Tuesday, November 2, 2010

Fight Night Round 3 1000g

T-Shirts and other questions

Sunday 24 October 2010

First of all, for those of you who have asked for T-Shirts: I have decided to try a company called Red Bubble and to watch how it works. Yes, you can now by clicking this link T-shirts and hoodies order ! Juhu!

I've uploaded two designs which you can get as T-shirts, stickers and hoodies. If you order something I write 'ne quick email to askbradwarner@hotmail.com and let me know how it is.


FIRST QUESTION FOR TODAY:

I would like to ask you something for motivation to continue my practice of zazen.

I sit for about 5 years of almost daily zazen and I have the feeling lately that it has become very easy. Ironically, it is true that the easier it was more difficult it could find reasons to continue my practice. I mean in the beginning it was kind of cool if I had managed to sit for 20 minutes staring at the wall, but now I find it hard to have a motive to see continue. I was just wondering if you had to say something clever about this topic.

MY ANSWER:

This is one of the questions I get asked more than any other. How to get started with the Zen practice? How do I stay tuned?

It usually ends with the fact that the questioners are looking for motivation. But I wonder whether the motivation is really what we need.

The declared purpose of Dharmavortrages is usually encouragement. The presentation is designed to provide listeners with the motivation to continue with this often difficult and seemingly fruitless exercise. If these Dharma talks will often - as my do it often - phrases such as Kodo Sawaki notorious "! Zazen is good for nothing" are, then you often get the impression they would be useless. Why should we continue with something if it is good for nothing?

The only way I can answer this question is to try rauszukriegen why I use it to keep going. I guess I'm a good test case for this, because I have this pointless exercise of well and held out like twenty years and have no intention to stop it. However, I wonder of occasions why I do it, even while I there on a rolled-up towel with their faces to the wall of any hotel room in the middle of a foreign country seats, while sirens blare outside or shred prayer calls from the local mosque my eardrums, after early wake up and moving the breakfast to be able to do just that stuff.

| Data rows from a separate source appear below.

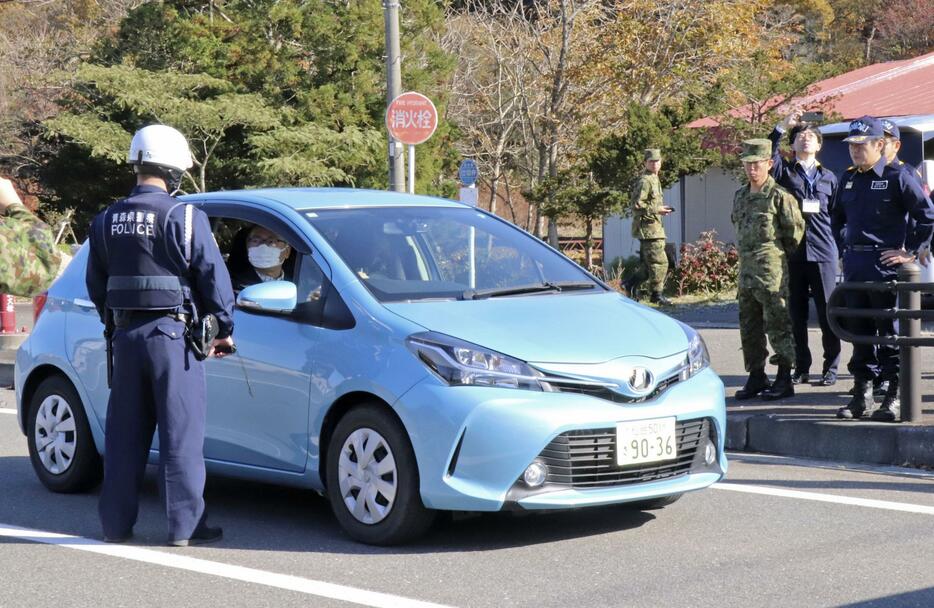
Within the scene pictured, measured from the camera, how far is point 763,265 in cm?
929

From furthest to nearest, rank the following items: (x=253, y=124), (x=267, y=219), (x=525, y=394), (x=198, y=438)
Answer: (x=253, y=124) → (x=267, y=219) → (x=198, y=438) → (x=525, y=394)

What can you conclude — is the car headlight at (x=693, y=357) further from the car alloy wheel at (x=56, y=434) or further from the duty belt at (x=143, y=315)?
the car alloy wheel at (x=56, y=434)

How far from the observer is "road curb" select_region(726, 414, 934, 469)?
7.85 meters

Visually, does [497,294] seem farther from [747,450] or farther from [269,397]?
[747,450]

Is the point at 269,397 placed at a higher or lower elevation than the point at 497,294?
lower

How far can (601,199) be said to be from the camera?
22812mm

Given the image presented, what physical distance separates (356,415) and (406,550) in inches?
24.7

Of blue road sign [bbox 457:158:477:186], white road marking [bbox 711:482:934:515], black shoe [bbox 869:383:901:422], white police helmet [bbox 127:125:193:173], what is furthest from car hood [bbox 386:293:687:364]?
blue road sign [bbox 457:158:477:186]

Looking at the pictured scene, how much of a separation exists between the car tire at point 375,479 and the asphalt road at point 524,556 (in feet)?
0.37

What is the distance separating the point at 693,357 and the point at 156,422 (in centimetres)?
249

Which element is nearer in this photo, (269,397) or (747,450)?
(269,397)

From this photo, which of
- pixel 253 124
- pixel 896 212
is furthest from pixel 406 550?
pixel 253 124

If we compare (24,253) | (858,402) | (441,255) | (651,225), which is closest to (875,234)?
(858,402)

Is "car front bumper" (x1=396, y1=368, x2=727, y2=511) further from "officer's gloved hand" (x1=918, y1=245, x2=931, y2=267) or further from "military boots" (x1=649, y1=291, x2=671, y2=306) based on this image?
"military boots" (x1=649, y1=291, x2=671, y2=306)
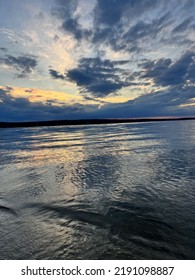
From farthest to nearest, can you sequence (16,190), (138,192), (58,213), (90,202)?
(16,190)
(138,192)
(90,202)
(58,213)

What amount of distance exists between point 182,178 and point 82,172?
23.6ft

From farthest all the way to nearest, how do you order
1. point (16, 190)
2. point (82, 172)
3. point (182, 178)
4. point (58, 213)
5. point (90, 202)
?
point (82, 172), point (182, 178), point (16, 190), point (90, 202), point (58, 213)

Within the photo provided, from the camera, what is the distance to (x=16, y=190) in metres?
13.5

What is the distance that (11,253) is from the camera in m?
6.98

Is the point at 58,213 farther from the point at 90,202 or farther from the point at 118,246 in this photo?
the point at 118,246

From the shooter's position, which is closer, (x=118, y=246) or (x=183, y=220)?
(x=118, y=246)

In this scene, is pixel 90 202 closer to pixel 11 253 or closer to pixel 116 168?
pixel 11 253

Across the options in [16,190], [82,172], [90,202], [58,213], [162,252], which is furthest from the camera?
[82,172]

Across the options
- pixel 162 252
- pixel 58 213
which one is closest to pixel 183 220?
pixel 162 252
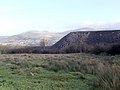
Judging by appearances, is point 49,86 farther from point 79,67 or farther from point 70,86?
point 79,67

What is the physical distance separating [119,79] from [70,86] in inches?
75.3

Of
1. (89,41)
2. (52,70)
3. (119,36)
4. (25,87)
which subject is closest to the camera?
(25,87)

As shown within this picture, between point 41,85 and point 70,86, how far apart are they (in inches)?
37.0

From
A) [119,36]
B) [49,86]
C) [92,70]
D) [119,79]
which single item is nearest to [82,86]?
[49,86]

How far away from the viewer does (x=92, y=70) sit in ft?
43.8

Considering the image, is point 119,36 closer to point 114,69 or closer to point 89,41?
point 89,41

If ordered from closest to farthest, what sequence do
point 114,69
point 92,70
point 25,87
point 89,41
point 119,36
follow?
point 25,87
point 114,69
point 92,70
point 119,36
point 89,41

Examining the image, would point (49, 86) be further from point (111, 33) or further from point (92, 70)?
point (111, 33)

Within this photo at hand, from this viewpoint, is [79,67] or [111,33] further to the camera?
[111,33]

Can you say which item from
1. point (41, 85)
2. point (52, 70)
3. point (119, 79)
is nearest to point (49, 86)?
point (41, 85)

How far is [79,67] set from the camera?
49.9 feet

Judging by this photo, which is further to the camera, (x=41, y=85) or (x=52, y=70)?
(x=52, y=70)

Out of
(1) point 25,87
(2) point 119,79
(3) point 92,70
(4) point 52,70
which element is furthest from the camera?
(4) point 52,70

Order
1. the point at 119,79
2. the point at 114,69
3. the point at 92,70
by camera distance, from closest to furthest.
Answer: the point at 119,79, the point at 114,69, the point at 92,70
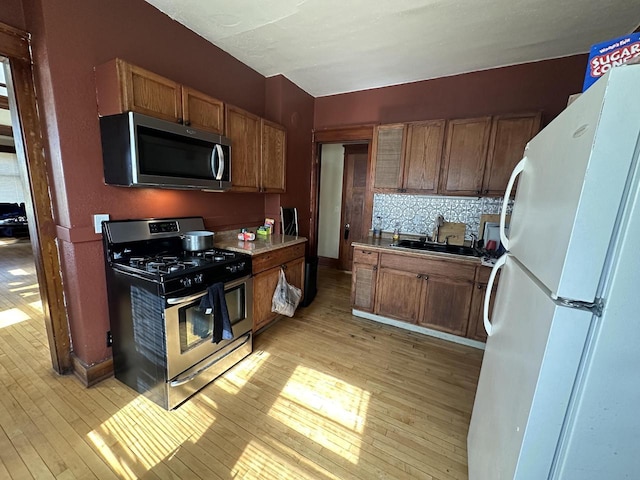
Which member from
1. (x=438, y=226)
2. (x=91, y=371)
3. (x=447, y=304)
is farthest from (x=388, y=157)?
(x=91, y=371)

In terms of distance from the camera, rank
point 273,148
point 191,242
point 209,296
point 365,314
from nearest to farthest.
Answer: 1. point 209,296
2. point 191,242
3. point 273,148
4. point 365,314

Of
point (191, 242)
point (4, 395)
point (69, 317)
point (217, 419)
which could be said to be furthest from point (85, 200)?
point (217, 419)

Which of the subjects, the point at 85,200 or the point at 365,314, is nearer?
the point at 85,200

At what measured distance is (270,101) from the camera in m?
3.25

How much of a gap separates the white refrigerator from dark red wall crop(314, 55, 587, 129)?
2.59 meters

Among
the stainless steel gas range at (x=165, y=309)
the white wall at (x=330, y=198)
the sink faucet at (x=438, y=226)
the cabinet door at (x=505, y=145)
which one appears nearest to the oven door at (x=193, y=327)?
the stainless steel gas range at (x=165, y=309)

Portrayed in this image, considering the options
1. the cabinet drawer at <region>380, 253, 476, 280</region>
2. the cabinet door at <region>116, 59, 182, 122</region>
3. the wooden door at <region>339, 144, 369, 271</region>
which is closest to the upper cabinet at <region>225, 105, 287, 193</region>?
the cabinet door at <region>116, 59, 182, 122</region>

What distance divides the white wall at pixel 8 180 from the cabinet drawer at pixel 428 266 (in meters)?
9.97

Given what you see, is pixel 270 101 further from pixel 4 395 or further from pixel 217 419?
pixel 4 395

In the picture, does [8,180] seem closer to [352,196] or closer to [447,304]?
[352,196]

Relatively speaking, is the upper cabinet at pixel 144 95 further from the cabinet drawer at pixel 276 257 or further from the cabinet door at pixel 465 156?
the cabinet door at pixel 465 156

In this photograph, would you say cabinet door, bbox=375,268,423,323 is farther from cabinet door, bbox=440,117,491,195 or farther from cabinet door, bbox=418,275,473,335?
cabinet door, bbox=440,117,491,195

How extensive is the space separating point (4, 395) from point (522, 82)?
16.9 ft

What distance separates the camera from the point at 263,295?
259 centimetres
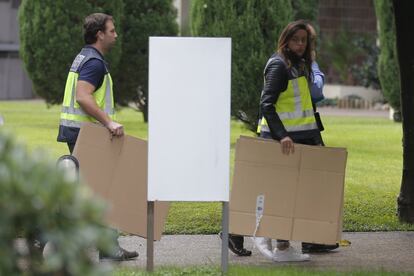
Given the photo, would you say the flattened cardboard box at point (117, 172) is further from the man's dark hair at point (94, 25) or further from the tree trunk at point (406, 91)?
the tree trunk at point (406, 91)

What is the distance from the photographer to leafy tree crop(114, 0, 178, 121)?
85.3 feet

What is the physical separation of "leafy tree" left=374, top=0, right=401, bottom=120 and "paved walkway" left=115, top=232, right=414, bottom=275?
674 inches

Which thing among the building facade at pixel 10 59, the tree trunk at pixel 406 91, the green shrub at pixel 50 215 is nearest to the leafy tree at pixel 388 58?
the tree trunk at pixel 406 91

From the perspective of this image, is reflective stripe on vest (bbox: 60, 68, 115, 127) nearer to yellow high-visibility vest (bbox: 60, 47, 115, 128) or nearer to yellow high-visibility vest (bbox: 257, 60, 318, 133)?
yellow high-visibility vest (bbox: 60, 47, 115, 128)

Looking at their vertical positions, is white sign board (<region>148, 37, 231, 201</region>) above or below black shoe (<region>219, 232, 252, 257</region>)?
above

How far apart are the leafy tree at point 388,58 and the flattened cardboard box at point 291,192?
1877cm

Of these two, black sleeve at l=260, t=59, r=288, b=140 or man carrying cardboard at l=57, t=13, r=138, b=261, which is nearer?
man carrying cardboard at l=57, t=13, r=138, b=261

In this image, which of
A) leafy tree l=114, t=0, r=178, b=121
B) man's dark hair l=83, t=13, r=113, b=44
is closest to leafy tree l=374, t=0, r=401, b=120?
leafy tree l=114, t=0, r=178, b=121

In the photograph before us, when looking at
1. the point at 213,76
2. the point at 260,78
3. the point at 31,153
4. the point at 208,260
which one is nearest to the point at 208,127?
the point at 213,76

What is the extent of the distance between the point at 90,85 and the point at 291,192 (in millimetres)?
1644

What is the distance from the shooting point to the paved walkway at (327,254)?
24.5ft

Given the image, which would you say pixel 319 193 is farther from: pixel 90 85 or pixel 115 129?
pixel 90 85

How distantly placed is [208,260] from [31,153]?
472 cm

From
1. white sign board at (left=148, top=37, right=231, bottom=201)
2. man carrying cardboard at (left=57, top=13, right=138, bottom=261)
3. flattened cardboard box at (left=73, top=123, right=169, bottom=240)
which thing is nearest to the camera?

But even as I wonder about why I do it, I'll just continue. Even knowing that it is good for nothing, I continued to sit. Am I am an idiot? Maybe. And perhaps that is exactly what it needs.

I once made zazen because I wanted to have an enlightenment experience. Plain and simple. I did not start with this motivation, but pretty soon after I started with zazen, I read Philip Kapleaus Three Pillars of Zen with his stunning descriptions of real enlightenment experience and that's what I wanted. It turned out that this is a miserable motivation because it's not just happened. And so I gave up.

was only when I stopped Zazen I discovered the only form of motivation that worked really ever. Quite simply, I felt crap when I stopped the zazen. The first few times when I stopped the exercise, I could not understand why I felt crappy Sun Then when I started again, everything was a little better. It was not a huge improvement. But it was better than if I had not made it. So I went back to practice.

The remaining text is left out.